The Deliciously Meaningful Journey of Chef Francis Ang

By: Robert McKeown  

With its unique blend of the sensual and social, food culture is one of our richest sites of modern meaning-making. Taking inspiration from linguist Mikhail Bakhtin’s chronotope – a common space for comparison - this paper will examine and analyze acts of creation/consumption as sites of multicultural culinary "worlding." The goal is to illustrate how cooking experiences are informed by the physical environments and people around us, while investigating identity as an active process involving memory, interpretation, and action. Re-applying theories of the senses, art, and sociology, this paper will question how the spaces we inhabit shape the way we communicate, understand, and engage with food culture. I will examine the transnational ‘worlds’ that have shaped the journey of Chef Francis Ang (of Filipino cuisine pop-up Pinoy Heritage) in the San Francisco food scene. I will investigate how Ang brings these into being with performative “acts” of cooking. I will also explore the personal networks of taste that define him, including Asian/cook-communities; family history/migration; kitchen labor; nostalgia; and travel. Chefs are translators of place, space, and experience, summoning "worlds" to life with their edibles. Capturing this phenomenon, Daniel Goh’s concept of ‘Worlding’ (2014) will be deployed as a way to illuminate “practices that infuse our arbitrary cultural lives with new things from other cultures in poetic ways to enable us to dwell and be at home with the complexity of the world.” The research will be carried out through structured interviews, content and menu analysis, and ethnographic writing.

Food, Culture, Asia
Food, Politics, and Cultures
Paper Presentation in a Themed Session



Robert McKeown

Robert McKeown has worked across all aspects of the food, media, hospitality, and design industries.
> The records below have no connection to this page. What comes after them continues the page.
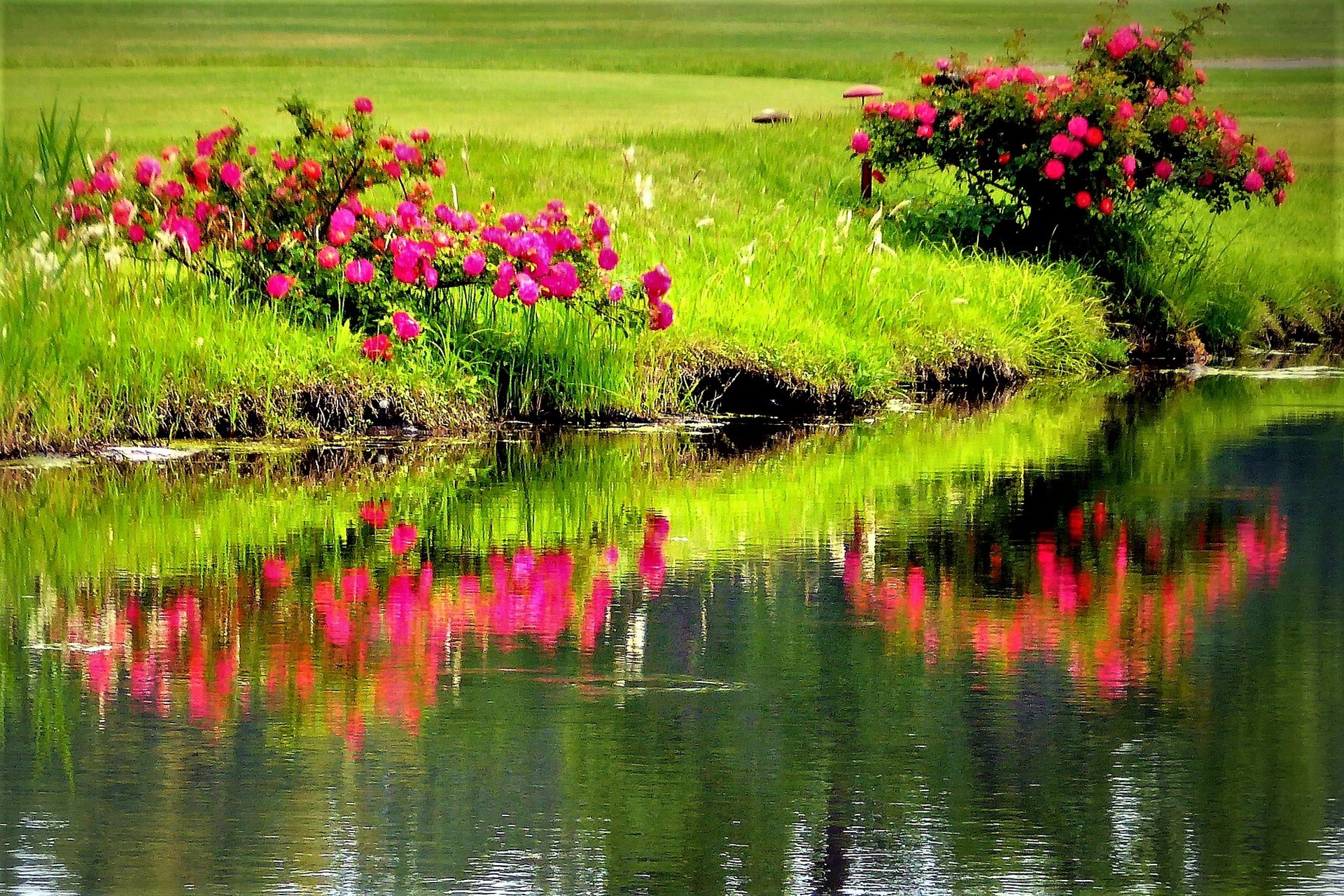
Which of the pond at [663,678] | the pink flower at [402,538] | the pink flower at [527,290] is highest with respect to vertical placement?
Result: the pink flower at [527,290]

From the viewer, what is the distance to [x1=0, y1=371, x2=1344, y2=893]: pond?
4.56 meters

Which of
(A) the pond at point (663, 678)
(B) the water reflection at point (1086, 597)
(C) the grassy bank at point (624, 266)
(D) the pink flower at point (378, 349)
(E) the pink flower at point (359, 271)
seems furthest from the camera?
(E) the pink flower at point (359, 271)

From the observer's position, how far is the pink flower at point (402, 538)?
800 cm

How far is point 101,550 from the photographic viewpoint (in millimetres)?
7844

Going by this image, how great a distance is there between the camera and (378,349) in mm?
11352

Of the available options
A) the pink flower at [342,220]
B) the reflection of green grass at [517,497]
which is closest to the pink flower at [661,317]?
the reflection of green grass at [517,497]

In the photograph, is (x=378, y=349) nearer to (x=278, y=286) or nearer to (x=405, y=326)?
(x=405, y=326)

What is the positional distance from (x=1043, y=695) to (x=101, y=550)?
362 centimetres

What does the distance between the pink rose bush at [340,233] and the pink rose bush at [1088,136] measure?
5.62 meters

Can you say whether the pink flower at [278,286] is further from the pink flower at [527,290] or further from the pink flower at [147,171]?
the pink flower at [527,290]

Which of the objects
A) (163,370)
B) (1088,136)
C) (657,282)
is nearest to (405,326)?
Answer: (163,370)

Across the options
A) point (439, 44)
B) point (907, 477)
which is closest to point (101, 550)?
point (907, 477)

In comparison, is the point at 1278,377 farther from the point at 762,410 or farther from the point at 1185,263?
the point at 762,410

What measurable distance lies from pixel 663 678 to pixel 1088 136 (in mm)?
11303
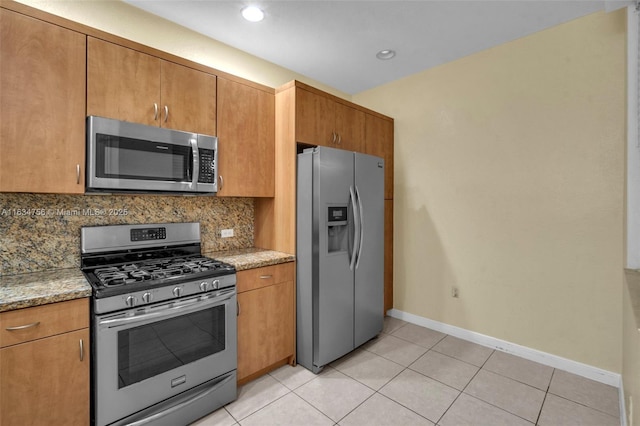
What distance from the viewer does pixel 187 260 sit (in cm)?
233

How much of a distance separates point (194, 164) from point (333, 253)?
1289mm

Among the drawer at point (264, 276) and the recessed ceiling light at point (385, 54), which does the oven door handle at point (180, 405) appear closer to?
the drawer at point (264, 276)

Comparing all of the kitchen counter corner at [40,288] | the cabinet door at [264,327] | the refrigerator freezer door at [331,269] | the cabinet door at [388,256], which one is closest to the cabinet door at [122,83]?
the kitchen counter corner at [40,288]

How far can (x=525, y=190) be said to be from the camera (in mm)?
2656

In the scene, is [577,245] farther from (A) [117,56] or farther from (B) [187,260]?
(A) [117,56]

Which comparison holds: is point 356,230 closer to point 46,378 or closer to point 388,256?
point 388,256

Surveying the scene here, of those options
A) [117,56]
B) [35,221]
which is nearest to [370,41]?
[117,56]

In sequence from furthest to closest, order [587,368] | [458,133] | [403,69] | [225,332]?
[403,69]
[458,133]
[587,368]
[225,332]

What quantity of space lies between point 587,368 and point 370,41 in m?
3.26

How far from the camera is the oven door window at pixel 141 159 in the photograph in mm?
1869

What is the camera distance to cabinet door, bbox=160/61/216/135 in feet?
6.97

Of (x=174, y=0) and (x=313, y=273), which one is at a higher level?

A former correspondent and editor-at-large for titles such as Gourmet (USA), Wallpaper* (UK), and Gourmet Traveller (Australia), he’s been nominated as World’s Best Food Journalist and won many global awards. As a creative director, designer, researcher he’s worked on hospitality projects in dozens of countries, including Singapore’s Fullerton Bay concepts for chefs like Zak Pellaccio and Jean-Georges Vongerichten; designers such as Adam Tihany and Shigeru Ban; and the development of Hong Kong brasserie Lily + BLOOM, which he co-owns. He regularly lectures in forums such as World Summit for Peace Through Tourism and the Oxford Food Symposium, and splits his time between Southeast Asia and Canada, where he is a graduate fellow at Concordia University.